[290] These areas were carefully mapped for the Survey by Mr. Nolan, and the lines of division marked by him fairly represent the general distribution of the rocks.
The rocks in each of these three areas are similar. One of their distinguishing features is the intercalation among them of a fossiliferous limestone and calcareous fossiliferous tuffs, which contain well-preserved species of organisms characteristic of the Bala division of the Lower Silurian rocks.[291] There cannot be any question that these organisms were living at the time the strata in which their remains occur are found. The most delicate parts of the sculpture on Illænus Bowmanni and Orthis elegantula are well preserved. Nor have the limestones been pushed into their present places by volcanic agency, or by faults in the terrestrial crust. They are not only regularly intercalated among the volcanic rocks, but the limestone in some places abounds in volcanic dust, while above it come calcareous tuffs, also containing the same fossils. It is thus clearly established that the volcanic series now to be described has its geological age definitely fixed as that of the Bala period.
[291] See the list of fossils as determined by Mr. Baily in Explanatory Memoir to accompany Sheets 73, 74, 83 and 84 of the Geological Survey of Ireland, p. 68 (1876).
The lavas of the Lough Mask region consist of felsites and andesites with rocks of probably more basic composition. The felsites are generally quartziferous porphyries, which occupy a considerable space in each of the three districts. To what extent they are intrusive rather than interstratified remains for investigation.
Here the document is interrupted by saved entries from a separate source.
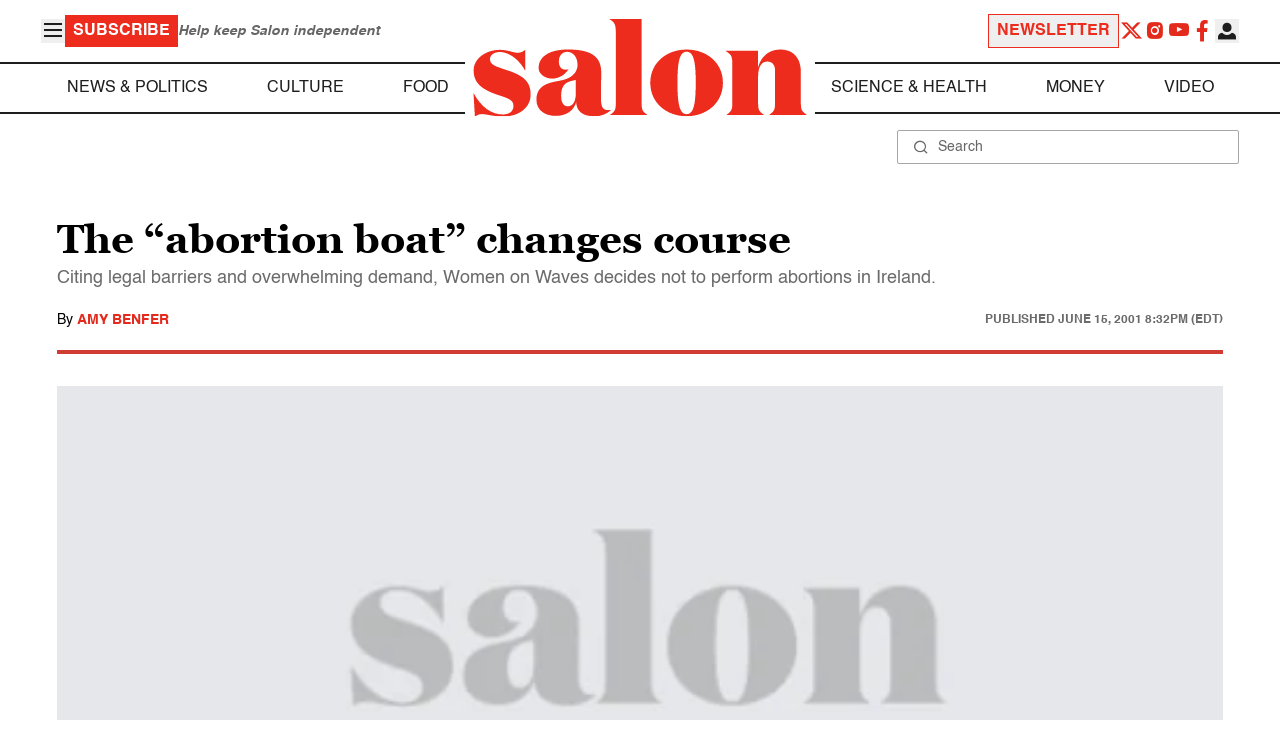

--- FILE ---
content_type: application/javascript; charset=utf-8
request_url: https://fundingchoicesmessages.google.com/f/AGSKWxUD4Fj7NZZxppa_FO2C4hdBL1C8k2uiwUZpHnbciEgI-kRmDtrIgZXVrZ45iZUSo-0qRi85iElAjs7Y57MlB1HAnxjc4tCDDhxqszb7JM16YAYdqvws5oxAp13B2enxOHX8BgEH3byWnixo8u0sl-Vn64cTHiHS-CkkPWTsVOpm1jYqy2vGKCdUA7eJ/_-ads_9_3./CME-ad-/intellitext./ad/960x60./printad.
body_size: -1288
content:
window['65da2d86-8646-4a44-a236-faeb1bd4f641'] = true;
Some of them have undoubtedly invaded other members of the volcanic series. But, on the other hand, fragments of similar quartz-porphyries and felsites abound in the intercalated bands of volcanic breccia.
The andesites and more basic lavas are finely-crystalline or compact, dull-green to chocolate-purple rocks, often resembling the "porphyrites" of the Old Red Sandstone. Some of them are strongly vesicular, the cavities being filled with calcite on fresh fracture, though empty on weathered surfaces. The sack-like or pillow structure, already referred to as characteristic of many Lower Silurian lavas, appears conspicuously among some of these rocks. At Bohaun, nine miles south from Westport, where a prolongation of the volcanic series rises to the surface from under the overlying coarse conglomerates, I observed that, owing to the compression which the rocks have there undergone, the pillow-shaped blocks have been squeezed together into rudely polygonal forms, while their vesicles have been greatly drawn out in the direction of tension. Where the rocks have been still more sheared, the distinct pillow-shaped blocks with their vesicular structure disappear, while the more fine-grained crusts that surround them have been broken up and appear as fragments involved in a matrix of green schist.
Intercalated with the lavas are numerous bands of volcanic breccia and fine tuff. The stones in these breccias consist chiefly of various felsites with andesites and more basic lavas. But pieces of jasper, chert, shale and grit are not infrequent. In some places abundant blocks of black shale are to be noticed, probably derived from the Llandeilo group which exists below, and which has here and there been ridged up to the surface in the midst of the volcanic rocks.[292] Near Shangort I noticed in one of these breccias one block measuring 12 feet, another 20 feet in length and 3 or 4 feet thick, composed of alternating bands of grit and slate. It is interesting to note that these strata had already undergone cleavage before disruption, the bands of slate being strongly cleaved obliquely to the bedding. None of the Llandeilo or other rocks in the neighbourhood display this structure. The blocks seem to have been derived from some deeper group of strata. They are laid down parallel with the rude bedding of the breccia in which they lie.
[292] In re-examining this region, Mr. Kilroe has found in the stream west of the monastery, Tourmakeady, an uprise of graptolitic black shale containing forms belonging to the very lowest Llandeilo or Upper Arenig strata, and a similar band above Leenane, Killary Harbour.
The fine tuffs and thin ashy limestones associated with the thicker band of limestone show the renewal of volcanic explosions after the interval marked by the calcareous deposit which is sometimes 20 or 40 feet thick. In many places this limestone is brecciated and much mingled with volcanic dust and lapilli. At Shangort, for example, the thick tolerably pure limestone is truncated on the west and north sides by a coarse agglomerate probably filling a volcanic vent. A few hundred yards further north, beyond the interrupting agglomerate, the limestone reappears on the same line of strike, but is then found to be nodular and brecciated and much mingled with volcanic detritus. It lies among ashy grits and tuffs.
Fig. 64.—Diagram of the general relations of the different groups of rock in the Lower Silurian volcanic district along the western shore of Lough Mask.
a, Llandeilo shales, cherts and grits; b, Volcanic breccias; c, Felsites and andesites; d, Tuffs and ashy grits and shales; e, Limestone with Bala fossils; f, Calcareous tuffs and thin bands of ashy limestone with fossils; g, Coarse conglomerate and grits; h, Wenlock strata resting unconformably on the Bala rocks and passing southwards from these to overlie an older series of schists; *, Fault.